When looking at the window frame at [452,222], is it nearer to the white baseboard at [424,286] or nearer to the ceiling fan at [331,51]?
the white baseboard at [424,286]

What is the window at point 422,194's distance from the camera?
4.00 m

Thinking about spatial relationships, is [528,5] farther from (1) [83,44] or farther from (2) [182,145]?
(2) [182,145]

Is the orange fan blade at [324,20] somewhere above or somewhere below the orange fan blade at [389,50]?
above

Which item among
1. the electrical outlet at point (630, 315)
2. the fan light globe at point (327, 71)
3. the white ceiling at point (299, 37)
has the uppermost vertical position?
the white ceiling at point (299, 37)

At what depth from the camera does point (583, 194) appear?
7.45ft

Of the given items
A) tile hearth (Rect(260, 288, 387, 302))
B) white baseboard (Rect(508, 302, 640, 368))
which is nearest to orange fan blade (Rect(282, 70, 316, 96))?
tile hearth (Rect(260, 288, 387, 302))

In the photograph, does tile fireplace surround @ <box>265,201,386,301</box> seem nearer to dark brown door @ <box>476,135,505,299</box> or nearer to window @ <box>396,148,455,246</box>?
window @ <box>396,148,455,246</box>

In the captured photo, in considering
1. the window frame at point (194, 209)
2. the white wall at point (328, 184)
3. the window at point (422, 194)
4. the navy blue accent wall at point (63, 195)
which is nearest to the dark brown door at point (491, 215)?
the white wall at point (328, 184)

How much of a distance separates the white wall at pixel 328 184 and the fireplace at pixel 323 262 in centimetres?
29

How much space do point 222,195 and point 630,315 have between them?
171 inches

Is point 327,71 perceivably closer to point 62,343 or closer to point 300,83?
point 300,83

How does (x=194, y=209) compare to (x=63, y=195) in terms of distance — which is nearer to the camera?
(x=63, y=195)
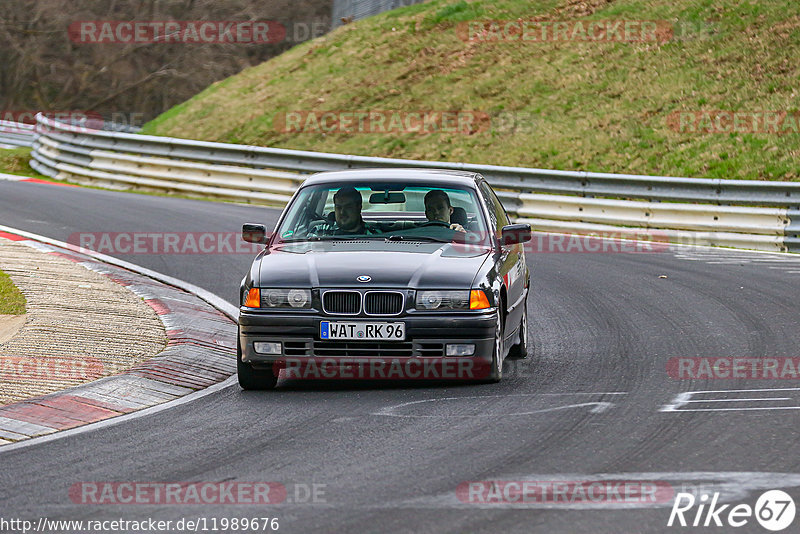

━━━━━━━━━━

Rewrite every line from the one containing "How much space" through the end of the entries, keeping the asking lines unchanged but raising each number in the answers (the distance and the pixel coordinates) by 21. Leave the pictures out of your answer.

■ Exercise result
How much space do point 222,195 and point 630,315 have between them?
192 inches

Is point 327,71 perceivably closer to point 62,343 or closer to point 300,83?
point 321,104

How does (x=194, y=209) compare to (x=63, y=195) in terms of distance — which is nearer to the camera?
(x=84, y=216)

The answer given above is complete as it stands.